WASHINGTON (Reuters) - U.S. economic growth continued to improve gradually in January and early February as consumer spending picked up and the country’s battered housing market maintained a broad-based recovery, the Federal Reserve said on Wednesday.
In a cautiously optimistic report from its 12 regional branches that delivered largely positive feedback from business contacts, the U.S. central bank also highlighted downside risks caused by ongoing budget battles in Washington.
“Reports from the twelve Federal Reserve districts indicated that economic activity generally expanded at a modest to moderate pace since the previous Beige Book,” the Fed said.
The report was close in tone to the previous Beige Book, released on January 16, and did not alter the outlook for continued aggressive Fed action to support a tepid recovery which faces headwinds and uncertainty, notably from U.S. fiscal policy.
“For the Fed, it’s slow progress, but not enough to alter its rate of asset purchases,” said economist Yelena Shulyatyeva at BNP Paribas in New York.
U.S. growth slumped to a mere 0.1 percent annual pace in the final three months of last year. But the Fed expects the economy to maintain a gradual recovery, helped by near-zero interest rates and its own massive bond buying program to spur borrowing. It is currently buying bonds at a $85 billion monthly pace.
The Beige Book, which draws on the extensive contacts maintained by regional Fed banks with their local business communities, was prepared in this instance by the Kansas City Federal Reserve, based on data collected on or before February 22.
“Five districts reported that economic growth was moderate in January and early February, and five districts reported that activity expanded at a modest pace,” it said. Boston’s region expanded slowly and Chicago reported a slow pace of growth.
“This was perhaps a small step down from the previous Beige Book in which all districts reported either modest or moderate growth,” said JP Morgan economist Daniel Silver in a note.
Although consumer spending picked up, retail sales slowed in several districts. Many of the 12 regional Feds pinned the blame on the expiration of a payroll tax holiday in January, higher gasoline prices and the impact of new healthcare laws.
“Many Districts noted rising gasoline prices and fiscal policy as having a negative effect on consumer sales,” it said.
Washington is fighting a bitter partisan battle over automatic spending cuts that began to bite on March 1 and could restrain growth by 1.5 percentage points this year. With political gridlock hampering fiscal policy, the central bank has kept the printing presses pumping at full speed.
Fed Chairman Ben Bernanke argued in congressional testimony last week that its aggressive policy actions have had a visible impact on housing and demand for autos, and the Beige Book confirmed that these sectors were perking up.
“Residential real estate markets strengthened in nearly all Districts and home prices rose amid falling inventories across much of the country,” it said, while noting that “automobile sales were strong or solid (in) most districts.”
The Fed has held interest rates near zero since late 2008 and has tripled the size of its balance sheet to around $3 trillion since then through a controversial bond buying program.
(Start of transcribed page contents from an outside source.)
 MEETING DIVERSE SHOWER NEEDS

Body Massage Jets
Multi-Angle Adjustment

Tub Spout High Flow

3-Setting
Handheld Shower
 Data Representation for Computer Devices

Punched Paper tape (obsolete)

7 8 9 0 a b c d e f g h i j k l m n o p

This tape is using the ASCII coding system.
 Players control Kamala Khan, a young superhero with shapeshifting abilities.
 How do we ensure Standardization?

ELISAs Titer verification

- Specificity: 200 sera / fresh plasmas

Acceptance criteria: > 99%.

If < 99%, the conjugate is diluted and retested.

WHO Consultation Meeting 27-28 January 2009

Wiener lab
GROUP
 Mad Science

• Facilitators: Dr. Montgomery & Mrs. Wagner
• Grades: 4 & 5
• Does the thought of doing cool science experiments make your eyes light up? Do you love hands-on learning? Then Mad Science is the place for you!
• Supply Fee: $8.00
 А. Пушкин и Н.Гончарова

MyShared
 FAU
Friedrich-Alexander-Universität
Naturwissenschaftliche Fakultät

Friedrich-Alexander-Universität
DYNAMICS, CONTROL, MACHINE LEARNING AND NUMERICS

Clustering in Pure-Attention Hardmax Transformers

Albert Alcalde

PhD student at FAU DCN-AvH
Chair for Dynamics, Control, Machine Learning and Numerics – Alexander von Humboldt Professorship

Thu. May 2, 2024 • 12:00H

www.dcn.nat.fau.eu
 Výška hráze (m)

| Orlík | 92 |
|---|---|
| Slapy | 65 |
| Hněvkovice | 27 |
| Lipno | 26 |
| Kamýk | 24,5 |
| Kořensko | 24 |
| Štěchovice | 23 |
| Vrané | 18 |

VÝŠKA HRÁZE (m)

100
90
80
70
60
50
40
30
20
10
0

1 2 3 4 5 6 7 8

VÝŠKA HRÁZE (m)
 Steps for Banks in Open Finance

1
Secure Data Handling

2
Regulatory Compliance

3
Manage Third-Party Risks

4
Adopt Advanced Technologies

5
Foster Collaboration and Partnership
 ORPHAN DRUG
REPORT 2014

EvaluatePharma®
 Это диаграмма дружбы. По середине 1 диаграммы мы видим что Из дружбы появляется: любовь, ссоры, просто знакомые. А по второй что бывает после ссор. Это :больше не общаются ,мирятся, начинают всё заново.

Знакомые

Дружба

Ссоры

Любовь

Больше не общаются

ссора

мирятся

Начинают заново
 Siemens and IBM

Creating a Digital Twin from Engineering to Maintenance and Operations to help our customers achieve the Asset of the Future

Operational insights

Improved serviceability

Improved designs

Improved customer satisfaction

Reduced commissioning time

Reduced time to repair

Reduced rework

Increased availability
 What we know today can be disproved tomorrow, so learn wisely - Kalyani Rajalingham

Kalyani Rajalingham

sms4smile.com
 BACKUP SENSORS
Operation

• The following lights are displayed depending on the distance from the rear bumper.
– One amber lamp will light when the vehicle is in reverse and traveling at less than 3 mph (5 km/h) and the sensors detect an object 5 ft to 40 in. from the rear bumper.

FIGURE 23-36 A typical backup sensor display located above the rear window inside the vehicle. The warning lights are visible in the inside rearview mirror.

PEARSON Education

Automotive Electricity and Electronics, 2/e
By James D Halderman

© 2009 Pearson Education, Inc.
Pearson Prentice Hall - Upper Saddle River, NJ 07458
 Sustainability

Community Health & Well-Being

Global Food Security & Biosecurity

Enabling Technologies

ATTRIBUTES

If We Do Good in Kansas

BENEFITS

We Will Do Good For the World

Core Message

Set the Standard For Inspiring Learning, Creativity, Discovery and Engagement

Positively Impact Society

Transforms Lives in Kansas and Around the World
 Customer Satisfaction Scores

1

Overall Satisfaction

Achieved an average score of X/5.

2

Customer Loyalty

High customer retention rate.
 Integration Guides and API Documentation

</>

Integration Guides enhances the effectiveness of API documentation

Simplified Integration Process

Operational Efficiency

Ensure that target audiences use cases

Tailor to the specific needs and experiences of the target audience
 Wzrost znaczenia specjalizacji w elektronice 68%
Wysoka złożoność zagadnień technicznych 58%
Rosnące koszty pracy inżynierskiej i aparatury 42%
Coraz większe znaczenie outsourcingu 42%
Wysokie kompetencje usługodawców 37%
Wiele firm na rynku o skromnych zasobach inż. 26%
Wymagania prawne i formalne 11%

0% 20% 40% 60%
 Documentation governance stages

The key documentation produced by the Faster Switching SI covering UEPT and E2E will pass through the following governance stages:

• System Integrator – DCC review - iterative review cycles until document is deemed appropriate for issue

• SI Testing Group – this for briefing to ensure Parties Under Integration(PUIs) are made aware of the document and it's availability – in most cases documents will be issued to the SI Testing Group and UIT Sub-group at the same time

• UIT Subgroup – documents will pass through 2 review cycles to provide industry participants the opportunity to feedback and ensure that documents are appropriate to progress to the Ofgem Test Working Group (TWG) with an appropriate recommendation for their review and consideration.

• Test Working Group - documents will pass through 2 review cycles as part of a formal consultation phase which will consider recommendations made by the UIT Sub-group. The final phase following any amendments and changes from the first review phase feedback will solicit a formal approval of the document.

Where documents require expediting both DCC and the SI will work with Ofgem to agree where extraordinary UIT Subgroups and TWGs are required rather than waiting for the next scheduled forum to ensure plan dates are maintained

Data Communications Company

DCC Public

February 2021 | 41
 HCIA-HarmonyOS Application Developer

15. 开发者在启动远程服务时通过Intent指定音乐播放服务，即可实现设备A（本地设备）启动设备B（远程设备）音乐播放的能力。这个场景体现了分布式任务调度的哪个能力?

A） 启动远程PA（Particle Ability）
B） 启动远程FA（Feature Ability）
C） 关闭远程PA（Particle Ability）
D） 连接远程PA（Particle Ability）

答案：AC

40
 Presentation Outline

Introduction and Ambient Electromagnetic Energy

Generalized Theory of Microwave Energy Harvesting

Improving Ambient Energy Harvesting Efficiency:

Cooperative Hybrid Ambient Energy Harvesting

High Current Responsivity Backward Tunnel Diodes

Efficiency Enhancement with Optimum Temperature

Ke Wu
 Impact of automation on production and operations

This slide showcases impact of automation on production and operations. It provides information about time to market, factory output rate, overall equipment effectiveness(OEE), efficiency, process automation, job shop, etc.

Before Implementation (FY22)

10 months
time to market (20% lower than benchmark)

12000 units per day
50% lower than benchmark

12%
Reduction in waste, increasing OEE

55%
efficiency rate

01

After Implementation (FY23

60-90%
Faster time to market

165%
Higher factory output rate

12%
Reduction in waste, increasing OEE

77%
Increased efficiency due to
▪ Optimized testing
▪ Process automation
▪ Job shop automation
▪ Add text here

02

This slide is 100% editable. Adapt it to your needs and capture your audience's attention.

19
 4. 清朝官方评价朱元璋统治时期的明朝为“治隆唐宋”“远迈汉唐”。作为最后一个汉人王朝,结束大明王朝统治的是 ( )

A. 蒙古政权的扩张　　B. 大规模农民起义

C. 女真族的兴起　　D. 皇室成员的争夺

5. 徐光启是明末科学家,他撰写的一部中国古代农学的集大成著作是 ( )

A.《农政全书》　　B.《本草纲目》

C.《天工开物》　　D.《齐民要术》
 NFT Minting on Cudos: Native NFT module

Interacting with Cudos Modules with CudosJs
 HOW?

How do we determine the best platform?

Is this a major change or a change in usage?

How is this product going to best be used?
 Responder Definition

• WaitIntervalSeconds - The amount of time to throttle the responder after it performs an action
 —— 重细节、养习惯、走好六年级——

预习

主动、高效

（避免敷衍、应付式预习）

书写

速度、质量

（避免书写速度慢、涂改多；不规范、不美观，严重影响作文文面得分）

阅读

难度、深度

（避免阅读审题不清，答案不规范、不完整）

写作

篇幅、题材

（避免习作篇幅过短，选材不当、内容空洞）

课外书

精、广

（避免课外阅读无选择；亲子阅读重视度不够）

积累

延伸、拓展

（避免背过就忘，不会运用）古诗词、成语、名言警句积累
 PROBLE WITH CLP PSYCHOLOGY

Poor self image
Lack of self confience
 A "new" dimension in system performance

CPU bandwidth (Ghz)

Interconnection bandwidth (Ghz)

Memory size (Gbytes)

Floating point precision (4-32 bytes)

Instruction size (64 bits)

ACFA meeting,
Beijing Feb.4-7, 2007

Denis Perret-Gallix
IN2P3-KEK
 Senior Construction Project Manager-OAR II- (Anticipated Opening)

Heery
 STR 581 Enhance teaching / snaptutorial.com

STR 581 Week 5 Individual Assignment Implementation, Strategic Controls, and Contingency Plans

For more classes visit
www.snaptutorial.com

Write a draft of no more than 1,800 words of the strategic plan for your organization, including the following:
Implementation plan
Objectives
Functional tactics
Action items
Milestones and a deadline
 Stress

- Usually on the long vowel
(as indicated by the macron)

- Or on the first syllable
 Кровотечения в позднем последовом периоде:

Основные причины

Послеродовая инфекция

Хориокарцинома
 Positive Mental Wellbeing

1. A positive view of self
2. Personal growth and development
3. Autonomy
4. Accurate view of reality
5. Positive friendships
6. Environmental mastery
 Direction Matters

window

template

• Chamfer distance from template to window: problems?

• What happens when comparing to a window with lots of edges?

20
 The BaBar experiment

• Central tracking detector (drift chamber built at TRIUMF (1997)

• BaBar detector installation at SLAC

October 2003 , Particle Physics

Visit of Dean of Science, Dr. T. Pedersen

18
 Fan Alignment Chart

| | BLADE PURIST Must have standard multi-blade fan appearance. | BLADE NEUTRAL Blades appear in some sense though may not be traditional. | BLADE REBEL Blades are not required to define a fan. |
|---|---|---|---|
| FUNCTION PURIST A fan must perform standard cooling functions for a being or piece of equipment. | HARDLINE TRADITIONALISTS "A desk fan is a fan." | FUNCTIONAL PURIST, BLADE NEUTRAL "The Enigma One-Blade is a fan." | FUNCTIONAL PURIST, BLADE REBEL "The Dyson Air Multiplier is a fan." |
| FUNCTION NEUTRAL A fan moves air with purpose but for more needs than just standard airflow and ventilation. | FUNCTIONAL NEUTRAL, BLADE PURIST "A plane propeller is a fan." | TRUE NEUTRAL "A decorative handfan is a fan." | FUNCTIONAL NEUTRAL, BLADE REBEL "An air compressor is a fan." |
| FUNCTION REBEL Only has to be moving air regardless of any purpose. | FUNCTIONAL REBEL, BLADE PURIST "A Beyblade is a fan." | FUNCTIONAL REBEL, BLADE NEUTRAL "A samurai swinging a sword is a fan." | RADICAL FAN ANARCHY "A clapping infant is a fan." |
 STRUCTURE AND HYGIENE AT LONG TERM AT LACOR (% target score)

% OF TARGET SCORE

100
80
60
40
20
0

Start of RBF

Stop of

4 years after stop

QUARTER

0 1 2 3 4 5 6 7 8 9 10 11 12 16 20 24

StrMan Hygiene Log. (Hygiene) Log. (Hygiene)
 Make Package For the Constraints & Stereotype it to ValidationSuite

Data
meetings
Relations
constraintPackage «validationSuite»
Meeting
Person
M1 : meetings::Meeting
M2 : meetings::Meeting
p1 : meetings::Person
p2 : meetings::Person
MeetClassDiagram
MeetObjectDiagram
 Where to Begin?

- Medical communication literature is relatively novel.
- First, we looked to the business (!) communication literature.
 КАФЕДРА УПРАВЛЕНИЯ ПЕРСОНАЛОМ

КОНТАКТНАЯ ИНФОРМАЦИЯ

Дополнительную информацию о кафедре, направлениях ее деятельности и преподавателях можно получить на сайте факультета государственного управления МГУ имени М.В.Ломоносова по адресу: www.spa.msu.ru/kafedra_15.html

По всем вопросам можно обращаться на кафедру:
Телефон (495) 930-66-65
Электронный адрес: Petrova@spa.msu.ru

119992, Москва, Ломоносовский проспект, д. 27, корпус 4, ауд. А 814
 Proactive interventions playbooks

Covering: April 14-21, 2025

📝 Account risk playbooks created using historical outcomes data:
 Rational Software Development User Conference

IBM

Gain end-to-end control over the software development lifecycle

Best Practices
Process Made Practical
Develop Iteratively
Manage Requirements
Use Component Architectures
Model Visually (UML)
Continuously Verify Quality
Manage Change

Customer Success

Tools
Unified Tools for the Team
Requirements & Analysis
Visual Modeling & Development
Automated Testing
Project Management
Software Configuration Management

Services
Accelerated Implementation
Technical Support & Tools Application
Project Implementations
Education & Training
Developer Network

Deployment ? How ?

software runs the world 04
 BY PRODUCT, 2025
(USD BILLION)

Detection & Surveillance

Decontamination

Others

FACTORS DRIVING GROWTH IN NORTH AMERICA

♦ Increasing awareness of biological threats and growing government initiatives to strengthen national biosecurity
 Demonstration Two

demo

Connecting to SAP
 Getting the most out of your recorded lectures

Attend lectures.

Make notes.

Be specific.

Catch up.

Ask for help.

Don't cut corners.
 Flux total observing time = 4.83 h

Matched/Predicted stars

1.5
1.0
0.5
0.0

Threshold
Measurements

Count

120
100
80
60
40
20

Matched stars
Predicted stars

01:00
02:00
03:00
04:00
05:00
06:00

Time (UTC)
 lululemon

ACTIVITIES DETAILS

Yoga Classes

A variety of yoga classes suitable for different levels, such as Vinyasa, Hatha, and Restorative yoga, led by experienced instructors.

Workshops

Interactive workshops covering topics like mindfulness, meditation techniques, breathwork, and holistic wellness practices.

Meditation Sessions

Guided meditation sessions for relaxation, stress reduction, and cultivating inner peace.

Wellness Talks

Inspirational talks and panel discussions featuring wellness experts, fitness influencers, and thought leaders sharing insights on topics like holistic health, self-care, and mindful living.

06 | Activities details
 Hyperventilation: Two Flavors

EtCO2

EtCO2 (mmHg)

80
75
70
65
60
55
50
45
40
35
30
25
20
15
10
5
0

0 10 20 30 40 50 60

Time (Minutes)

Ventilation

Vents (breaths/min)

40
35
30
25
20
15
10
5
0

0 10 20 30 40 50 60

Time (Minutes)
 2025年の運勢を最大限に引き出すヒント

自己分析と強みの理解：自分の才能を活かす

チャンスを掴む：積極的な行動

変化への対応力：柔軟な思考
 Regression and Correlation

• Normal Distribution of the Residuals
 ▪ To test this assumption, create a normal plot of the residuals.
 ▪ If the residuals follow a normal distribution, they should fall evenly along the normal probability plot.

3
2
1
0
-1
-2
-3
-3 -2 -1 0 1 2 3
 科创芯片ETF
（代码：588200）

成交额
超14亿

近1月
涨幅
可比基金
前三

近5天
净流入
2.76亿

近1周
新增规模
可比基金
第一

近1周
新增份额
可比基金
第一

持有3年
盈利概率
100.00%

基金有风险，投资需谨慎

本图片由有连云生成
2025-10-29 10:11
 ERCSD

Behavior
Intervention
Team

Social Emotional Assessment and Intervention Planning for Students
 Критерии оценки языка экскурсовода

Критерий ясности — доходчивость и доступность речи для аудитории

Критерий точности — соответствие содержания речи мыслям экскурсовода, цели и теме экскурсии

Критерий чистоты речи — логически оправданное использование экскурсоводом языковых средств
These asset purchases are designed to lower longer-term borrowing costs and the Fed pledges to keep them up until it sees a substantial improvement in the outlook for the U.S. labor market. U.S. unemployment was a lofty 7.9 percent in January.
Critics say bond buying, also called quantitative easing, risks future inflation, but the central bank said there was no sign of higher input prices being passed along to consumers.
“Price pressures remained modest, with the exception of increases in prices for certain raw materials and slightly higher retail prices in several districts,” the Fed said. “Even with some input costs rising, most district contacts did not plan to increase selling prices.”
On the other hand, while most districts saw a ‘modest’ improvement in labor market conditions, wage pressures remained limited, although there were some signs of shortages for certain skilled workers, the Fed said.